1. 会議の自動化。 エージェントは会議の逐語録を自動で巡回し、新しい会議を検知すると、構造化された要約ドキュメント(要約・論点・決定事項・リスク)を生成します。タスクはLarkのネイティブなタスク管理システムに直接書き込まれ、担当者・期限・リマインドを一度に設定します。決定事項は追跡可能な形で保存されます。配信はプライバシールーティングに従い、会議情報は関係するメンバーにのみ届き、各メンバーの空間は相互に分離されます。
2. タスクガバナンス。 会話上で単一の指示によりタスクを作成すると、そのままネイティブなタスクとリマインドとして登録され、期限前に自動で追跡されます。
3. 企業ナレッジベース。 製品Q&A、法務テンプレート、営業ツールを一元的に格納し、自動で同期します。グループ内でその場で質問に答え、回答には必ず出典を付与します。
4. コンテンツ制作ライン。 会話で要件を伝えると、エージェントが企業のブランドアイデンティティに沿った資料、製品ワンページャー、ソーシャル素材を生成します。ベクターテキストのPDFを会話へ直接届けます。

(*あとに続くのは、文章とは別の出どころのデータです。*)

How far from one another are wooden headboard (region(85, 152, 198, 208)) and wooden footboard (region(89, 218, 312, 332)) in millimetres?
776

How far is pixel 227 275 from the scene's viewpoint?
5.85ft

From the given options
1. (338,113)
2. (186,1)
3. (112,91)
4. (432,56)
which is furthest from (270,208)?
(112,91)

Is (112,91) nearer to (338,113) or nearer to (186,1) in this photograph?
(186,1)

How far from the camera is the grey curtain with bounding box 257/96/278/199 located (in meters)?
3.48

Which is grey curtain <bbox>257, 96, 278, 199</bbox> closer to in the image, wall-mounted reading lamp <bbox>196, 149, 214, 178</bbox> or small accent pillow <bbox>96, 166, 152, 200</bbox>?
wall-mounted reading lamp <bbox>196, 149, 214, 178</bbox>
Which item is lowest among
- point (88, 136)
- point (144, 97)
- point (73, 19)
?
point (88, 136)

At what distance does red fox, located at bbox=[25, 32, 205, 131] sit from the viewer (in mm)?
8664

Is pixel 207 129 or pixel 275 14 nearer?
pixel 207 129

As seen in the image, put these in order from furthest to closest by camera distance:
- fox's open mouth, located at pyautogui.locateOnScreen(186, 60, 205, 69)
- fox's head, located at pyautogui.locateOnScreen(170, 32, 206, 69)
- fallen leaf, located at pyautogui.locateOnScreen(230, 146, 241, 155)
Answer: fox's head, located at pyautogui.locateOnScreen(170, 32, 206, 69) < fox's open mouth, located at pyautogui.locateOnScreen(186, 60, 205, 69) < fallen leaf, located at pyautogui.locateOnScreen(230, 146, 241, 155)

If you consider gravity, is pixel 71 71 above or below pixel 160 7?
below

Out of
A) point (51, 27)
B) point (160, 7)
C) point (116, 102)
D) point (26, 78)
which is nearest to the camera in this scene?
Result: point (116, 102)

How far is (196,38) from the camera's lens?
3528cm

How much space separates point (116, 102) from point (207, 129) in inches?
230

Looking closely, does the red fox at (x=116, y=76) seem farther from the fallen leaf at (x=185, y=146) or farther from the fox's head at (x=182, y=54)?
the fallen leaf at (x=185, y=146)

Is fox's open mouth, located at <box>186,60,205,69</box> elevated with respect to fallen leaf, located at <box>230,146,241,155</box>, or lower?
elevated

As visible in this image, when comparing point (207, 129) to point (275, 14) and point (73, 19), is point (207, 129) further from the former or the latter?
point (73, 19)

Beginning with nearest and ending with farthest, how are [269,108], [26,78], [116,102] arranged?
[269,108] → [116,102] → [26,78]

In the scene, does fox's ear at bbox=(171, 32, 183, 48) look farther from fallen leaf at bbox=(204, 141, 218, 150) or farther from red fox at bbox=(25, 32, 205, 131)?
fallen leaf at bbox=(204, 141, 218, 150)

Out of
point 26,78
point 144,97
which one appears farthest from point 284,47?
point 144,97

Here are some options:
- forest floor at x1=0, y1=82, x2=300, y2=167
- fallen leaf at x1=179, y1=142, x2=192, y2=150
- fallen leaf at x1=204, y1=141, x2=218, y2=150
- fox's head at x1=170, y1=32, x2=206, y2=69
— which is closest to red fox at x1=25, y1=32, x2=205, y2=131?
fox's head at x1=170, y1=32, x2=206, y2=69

5. 実行前の確認プロセス。 高コストのタスクは、実行前にインタラクティブカードで方向性と想定時間を報告し、確認後に実行します。実行に失敗した場合は自ら報告し、進捗は全過程を通じて可視化されます。
本事例におけるATPの役割
同チームは、ATPの一気通貫のToken APIサービスも採用しています。単一の接続点でタスクの要件に応じてモデルを自在に切り替えられ、エージェントの各呼び出しはすべてプラットフォーム上で実行されます。
| ガバナンスの観点 | 具体的な方法 |
|---|---|
| マルチモデルルーティング | 定常タスクにはコスト効率の高いモデルを用い、高度なタスクは自動でアップグレード。主要モデルの異常時には自動でバックアップに切り替え |
| コスト統制 | スケジュール実行タスクと会話タスクを段階的に課金し、予算上限を事前に設定。月末の照合で初めて超過に気づく事態を防止 |
| 全経路のログ保全 | 呼び出しごとにモデル・利用量・出所を記録。利用量の異常を当日中に特定し、当日中に修正 |
成果
- 会議終了後、要約ドキュメントとタスクが自動で生成され、人手による整理は不要になりました。

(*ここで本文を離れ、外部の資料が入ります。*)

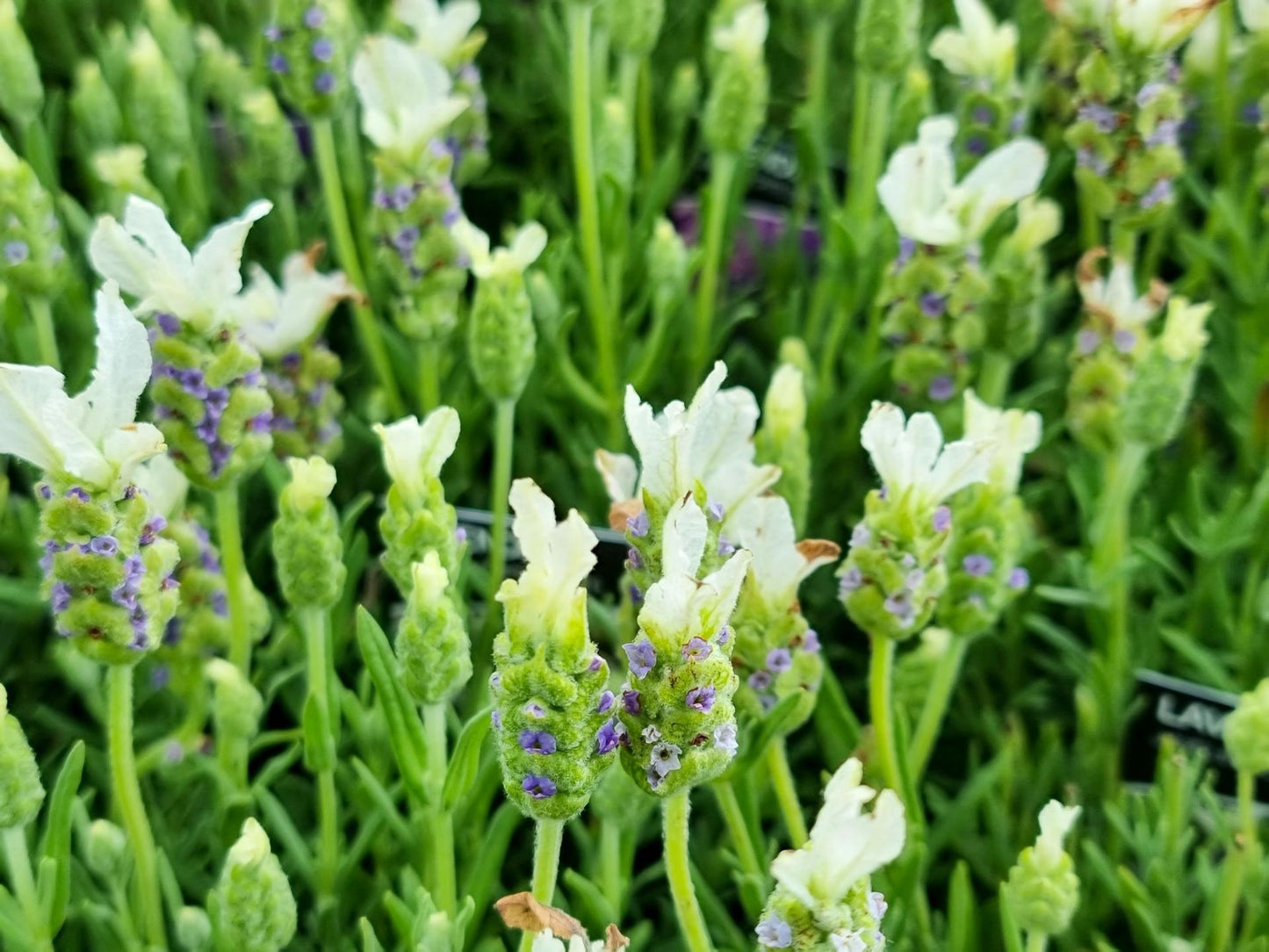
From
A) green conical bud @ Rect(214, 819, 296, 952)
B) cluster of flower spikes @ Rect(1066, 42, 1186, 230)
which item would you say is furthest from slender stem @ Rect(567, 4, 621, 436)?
green conical bud @ Rect(214, 819, 296, 952)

- 繰り返しの問い合わせはナレッジベースが引き受け、回答は一貫し、出典も明示されます。
- 資料やマーケティング素材は「半日」から「会話上での単一の指示」へと短縮され、ブランドの体裁も完全に統一されました。
- モデルコストは可視化され、制御可能です。ログ保全により、スケジュール実行タスクの異常な消費を当日中に特定し、モデルの段階設定を調整して即座に修正した実績があります。